When she received notice that her aid would be cut within two days, she put her daughter to bed, drank a fifth of liquor and was sick. "My problems were still there in the morning," she said. She panics when she hears bad news. When she heard President Reagan's Oct. 1 press conference, in which he said he would hold firmly to his economic program, she broke down and cried.

"There have been times when I thought it was bad," Tharp said. "But things have never been this bad." The difference now, she said, is that there doesn't seem to be any way out of her problems, and no one to answer her fears.

Even social service workers, who in the past have offered hope and consolation to people like Tharp, say they have little to offer now.

C.D. Lester, director of income maintenance with the Montgomery County Department of Social Services, said he is skeptical about the value of the reductions. "They cut the incentive to work and that's bad," he said. "I think this is going to have a serious impact on so many people."

Fisher, the deputy director of income maintenence in Prince George's, said she can offer no hope to people like Tharp. "I don't know what's going to happen to them," she said. "Mothers won't be able to make it.

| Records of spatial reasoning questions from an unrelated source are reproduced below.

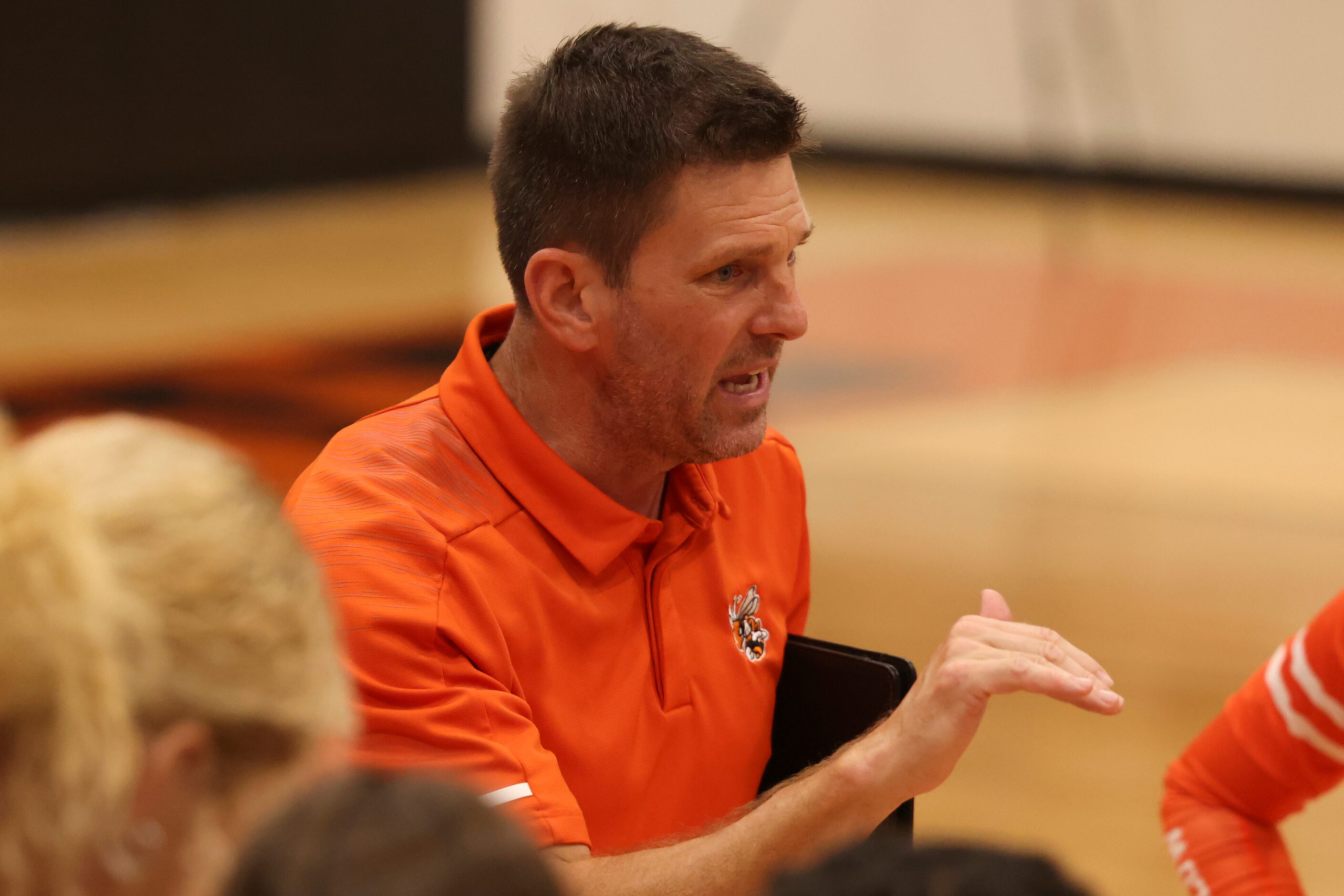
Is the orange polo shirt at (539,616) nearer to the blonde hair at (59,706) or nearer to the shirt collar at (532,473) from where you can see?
the shirt collar at (532,473)

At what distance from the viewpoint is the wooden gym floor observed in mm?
4160

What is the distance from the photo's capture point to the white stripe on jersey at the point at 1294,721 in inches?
70.6

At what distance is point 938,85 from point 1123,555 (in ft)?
24.3

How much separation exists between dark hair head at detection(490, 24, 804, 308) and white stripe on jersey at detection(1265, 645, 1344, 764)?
74cm

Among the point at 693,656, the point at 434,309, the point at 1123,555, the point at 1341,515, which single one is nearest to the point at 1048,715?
the point at 1123,555

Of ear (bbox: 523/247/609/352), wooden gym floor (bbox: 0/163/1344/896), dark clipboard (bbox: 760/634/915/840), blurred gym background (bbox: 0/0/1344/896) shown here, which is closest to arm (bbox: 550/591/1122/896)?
dark clipboard (bbox: 760/634/915/840)

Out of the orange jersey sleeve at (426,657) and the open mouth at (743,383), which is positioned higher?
the open mouth at (743,383)

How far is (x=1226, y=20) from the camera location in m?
11.1

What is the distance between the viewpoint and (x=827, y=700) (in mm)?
1980

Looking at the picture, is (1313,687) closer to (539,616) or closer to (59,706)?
(539,616)

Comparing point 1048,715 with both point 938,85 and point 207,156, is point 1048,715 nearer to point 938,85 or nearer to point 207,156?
point 207,156

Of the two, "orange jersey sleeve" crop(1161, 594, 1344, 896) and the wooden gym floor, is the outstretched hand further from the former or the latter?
the wooden gym floor

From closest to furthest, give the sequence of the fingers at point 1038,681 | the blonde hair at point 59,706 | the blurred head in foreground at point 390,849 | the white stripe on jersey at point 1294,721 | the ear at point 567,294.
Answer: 1. the blurred head in foreground at point 390,849
2. the blonde hair at point 59,706
3. the fingers at point 1038,681
4. the white stripe on jersey at point 1294,721
5. the ear at point 567,294

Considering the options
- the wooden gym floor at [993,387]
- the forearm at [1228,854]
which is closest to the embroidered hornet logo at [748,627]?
the forearm at [1228,854]
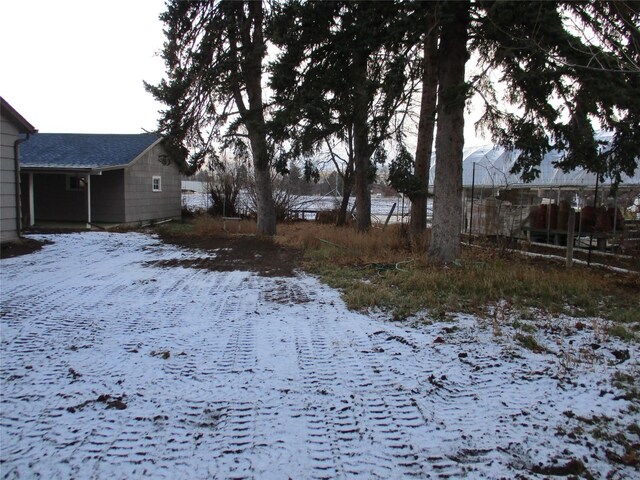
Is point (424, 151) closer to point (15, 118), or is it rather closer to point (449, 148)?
point (449, 148)

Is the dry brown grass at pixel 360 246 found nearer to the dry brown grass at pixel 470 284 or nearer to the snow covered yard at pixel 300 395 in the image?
the dry brown grass at pixel 470 284

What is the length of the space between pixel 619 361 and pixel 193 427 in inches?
157

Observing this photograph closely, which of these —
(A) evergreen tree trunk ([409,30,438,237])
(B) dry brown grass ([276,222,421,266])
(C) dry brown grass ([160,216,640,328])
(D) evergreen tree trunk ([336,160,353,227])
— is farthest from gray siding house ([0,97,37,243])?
(D) evergreen tree trunk ([336,160,353,227])

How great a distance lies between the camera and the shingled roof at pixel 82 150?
18016 millimetres

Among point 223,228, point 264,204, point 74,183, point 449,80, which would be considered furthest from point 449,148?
point 74,183

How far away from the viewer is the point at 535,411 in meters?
3.29

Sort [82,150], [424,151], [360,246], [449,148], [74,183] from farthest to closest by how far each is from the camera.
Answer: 1. [74,183]
2. [82,150]
3. [424,151]
4. [360,246]
5. [449,148]

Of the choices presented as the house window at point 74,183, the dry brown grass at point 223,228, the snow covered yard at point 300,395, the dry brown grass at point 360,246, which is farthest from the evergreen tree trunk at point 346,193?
the snow covered yard at point 300,395

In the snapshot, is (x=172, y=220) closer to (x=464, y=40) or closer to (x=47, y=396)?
(x=464, y=40)

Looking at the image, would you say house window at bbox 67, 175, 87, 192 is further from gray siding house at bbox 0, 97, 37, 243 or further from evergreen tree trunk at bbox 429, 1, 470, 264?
evergreen tree trunk at bbox 429, 1, 470, 264

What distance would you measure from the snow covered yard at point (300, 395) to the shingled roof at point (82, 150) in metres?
14.0

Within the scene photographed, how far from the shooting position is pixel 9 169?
40.2ft

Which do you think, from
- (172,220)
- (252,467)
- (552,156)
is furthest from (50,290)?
(552,156)

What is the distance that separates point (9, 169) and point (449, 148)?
1203 centimetres
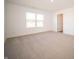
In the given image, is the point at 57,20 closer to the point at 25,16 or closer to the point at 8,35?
the point at 25,16

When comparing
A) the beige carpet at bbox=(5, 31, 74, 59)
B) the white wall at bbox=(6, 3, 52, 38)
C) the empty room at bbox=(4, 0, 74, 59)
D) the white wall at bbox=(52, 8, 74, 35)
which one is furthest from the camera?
the white wall at bbox=(52, 8, 74, 35)

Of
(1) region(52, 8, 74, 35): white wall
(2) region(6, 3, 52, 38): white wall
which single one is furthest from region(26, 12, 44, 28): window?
(1) region(52, 8, 74, 35): white wall

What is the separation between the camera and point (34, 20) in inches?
294

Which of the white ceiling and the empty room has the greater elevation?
the white ceiling

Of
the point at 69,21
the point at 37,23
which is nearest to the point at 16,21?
the point at 37,23

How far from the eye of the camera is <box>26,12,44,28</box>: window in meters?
6.84

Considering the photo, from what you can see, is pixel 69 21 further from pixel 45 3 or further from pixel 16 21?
pixel 16 21

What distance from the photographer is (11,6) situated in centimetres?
542

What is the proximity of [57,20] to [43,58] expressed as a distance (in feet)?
23.9

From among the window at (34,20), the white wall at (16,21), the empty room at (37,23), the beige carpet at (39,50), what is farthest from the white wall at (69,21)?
the white wall at (16,21)

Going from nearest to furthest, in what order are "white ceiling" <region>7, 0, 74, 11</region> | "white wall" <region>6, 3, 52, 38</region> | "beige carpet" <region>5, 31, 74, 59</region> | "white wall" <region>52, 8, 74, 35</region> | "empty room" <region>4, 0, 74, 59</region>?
"beige carpet" <region>5, 31, 74, 59</region> < "empty room" <region>4, 0, 74, 59</region> < "white ceiling" <region>7, 0, 74, 11</region> < "white wall" <region>6, 3, 52, 38</region> < "white wall" <region>52, 8, 74, 35</region>

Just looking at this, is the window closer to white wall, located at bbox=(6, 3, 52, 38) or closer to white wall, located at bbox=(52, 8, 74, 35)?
white wall, located at bbox=(6, 3, 52, 38)

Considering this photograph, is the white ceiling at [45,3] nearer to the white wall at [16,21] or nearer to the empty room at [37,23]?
the empty room at [37,23]
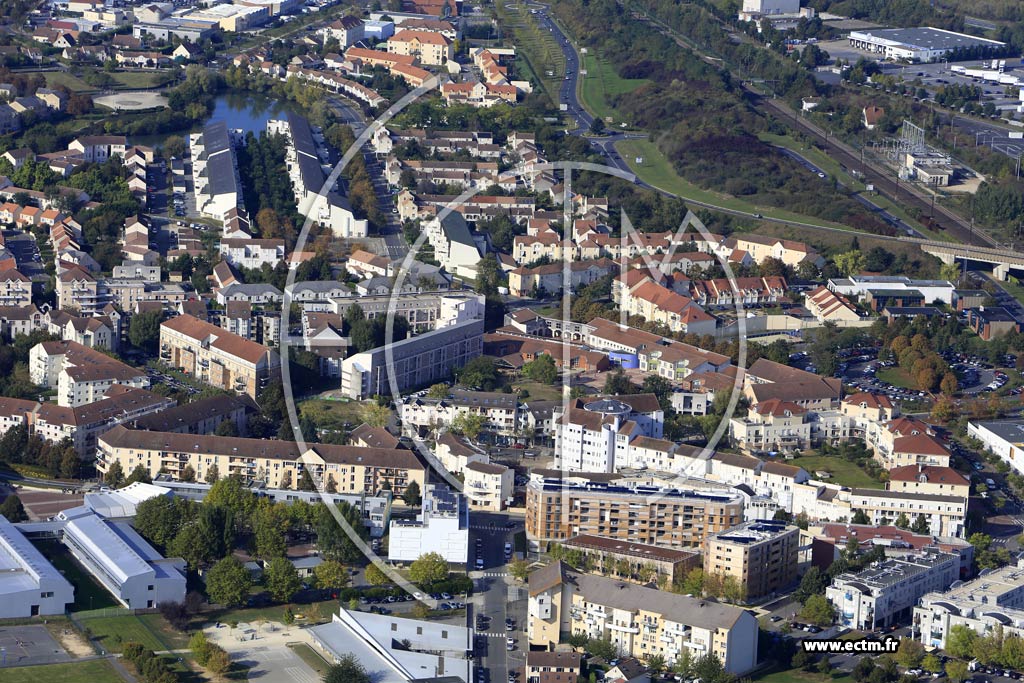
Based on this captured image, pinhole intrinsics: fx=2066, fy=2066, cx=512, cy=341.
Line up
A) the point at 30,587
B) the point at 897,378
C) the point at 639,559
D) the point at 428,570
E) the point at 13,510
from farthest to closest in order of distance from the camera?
the point at 897,378
the point at 13,510
the point at 639,559
the point at 428,570
the point at 30,587

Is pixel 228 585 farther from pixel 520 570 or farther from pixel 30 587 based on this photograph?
pixel 520 570

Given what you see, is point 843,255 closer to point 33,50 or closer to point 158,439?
point 158,439

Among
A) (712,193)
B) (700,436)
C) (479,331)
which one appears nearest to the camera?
(700,436)

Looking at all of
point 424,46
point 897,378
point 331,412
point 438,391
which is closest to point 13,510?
point 331,412

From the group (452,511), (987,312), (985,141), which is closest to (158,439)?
(452,511)

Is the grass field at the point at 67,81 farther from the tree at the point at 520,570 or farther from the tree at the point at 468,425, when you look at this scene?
the tree at the point at 520,570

I think maybe something had to be done but this was a little too stringent, especially in this state, and especially in the Washington area."

"How do you expect people to live?" Fisher said. "Persons on welfare in this area are truly at a great disadvantage" because of the high cost of living and a standard of need that Fisher described as too low and out of date.

Said P.G. social services spokeswoman Kitty Heuper, "We forsee a lot of suffering."

Thus, when Tharp went to ask her social worker for help and advice, she found none. "I asked him if he had any suggestions as to where I was going to get the money for the rent, where I was going to live. He said he had no idea." He gave her the telephone numbers of her congressmen and senators and the number of the White House switchboard.

When she returned to apply for a medical card she was told she could not get one unless she earned less than $248 a month. Tharp said the supervisor she spoke to asked, "How can you live on $248 a month?" When Tharp asked the comptroller where she works how she could get medical insurance, she said he told her she was making too little money to be able to afford it.

"I'm stuck," Tharp said. "If they had given me a month's grace period I might have been able to rearrange things. But no. They gave me two days."

Tharp says she knows things could be worse. For now, she has her apartment and enough to eat. "I'm not one of the 'truly needy,' " she said. "There are other people worse off than me. But my daughter is truly needy. She's the one who's deprived."

Where her hopes lie, Tharp doesn't know. "I had a dream the other night that I won a million dollars," she said. "And do you know what I did? I hid it." CAPTION: Picture 1, Jean Tharp and daughter Yvette in their Gaithersburg home.; Picture 2, Jean Tharp was notified that her income of $56 per week was too high for her to continue recieving aid for her daughter. Her food stamp allowance has also been cut.